● **REQUEST**:
Copy out the rows below word for word, from the first line up to and including the line that contains "is nearest to the camera?".

++++++++

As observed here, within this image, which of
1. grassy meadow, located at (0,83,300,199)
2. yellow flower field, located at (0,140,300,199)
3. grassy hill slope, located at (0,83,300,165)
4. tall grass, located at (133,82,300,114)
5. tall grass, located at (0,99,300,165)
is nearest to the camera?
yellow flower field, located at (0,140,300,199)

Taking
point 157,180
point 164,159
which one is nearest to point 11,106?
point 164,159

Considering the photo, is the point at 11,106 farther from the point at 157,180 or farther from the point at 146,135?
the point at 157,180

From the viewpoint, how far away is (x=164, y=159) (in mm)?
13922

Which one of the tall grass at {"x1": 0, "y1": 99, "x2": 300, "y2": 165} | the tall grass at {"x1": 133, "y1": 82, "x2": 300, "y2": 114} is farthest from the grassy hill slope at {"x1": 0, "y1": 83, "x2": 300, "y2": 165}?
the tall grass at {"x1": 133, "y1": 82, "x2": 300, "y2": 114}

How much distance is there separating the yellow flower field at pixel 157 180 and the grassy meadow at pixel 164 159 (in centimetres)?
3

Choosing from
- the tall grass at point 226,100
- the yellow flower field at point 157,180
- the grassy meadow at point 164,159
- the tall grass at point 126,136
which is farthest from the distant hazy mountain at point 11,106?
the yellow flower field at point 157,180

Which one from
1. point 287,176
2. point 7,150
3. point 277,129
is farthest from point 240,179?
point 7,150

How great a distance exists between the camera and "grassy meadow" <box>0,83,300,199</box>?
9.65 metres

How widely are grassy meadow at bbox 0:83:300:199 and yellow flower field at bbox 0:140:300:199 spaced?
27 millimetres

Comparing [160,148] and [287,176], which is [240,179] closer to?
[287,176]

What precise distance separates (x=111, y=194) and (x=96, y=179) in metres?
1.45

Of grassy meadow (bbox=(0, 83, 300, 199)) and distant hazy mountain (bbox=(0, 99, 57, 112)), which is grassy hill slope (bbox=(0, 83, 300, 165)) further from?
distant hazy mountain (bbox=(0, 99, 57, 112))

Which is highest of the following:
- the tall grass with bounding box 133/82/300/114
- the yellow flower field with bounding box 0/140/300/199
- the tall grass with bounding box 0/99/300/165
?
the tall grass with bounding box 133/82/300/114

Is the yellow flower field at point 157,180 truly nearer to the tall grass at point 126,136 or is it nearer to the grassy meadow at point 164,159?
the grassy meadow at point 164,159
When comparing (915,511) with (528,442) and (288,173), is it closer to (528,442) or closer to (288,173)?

++++++++

● **OUTPUT**:
As observed here, within this image, which of
1. grassy meadow, located at (0,83,300,199)
2. yellow flower field, located at (0,140,300,199)
3. grassy hill slope, located at (0,83,300,165)
4. tall grass, located at (133,82,300,114)
5. tall grass, located at (0,99,300,165)
is nearest to the camera?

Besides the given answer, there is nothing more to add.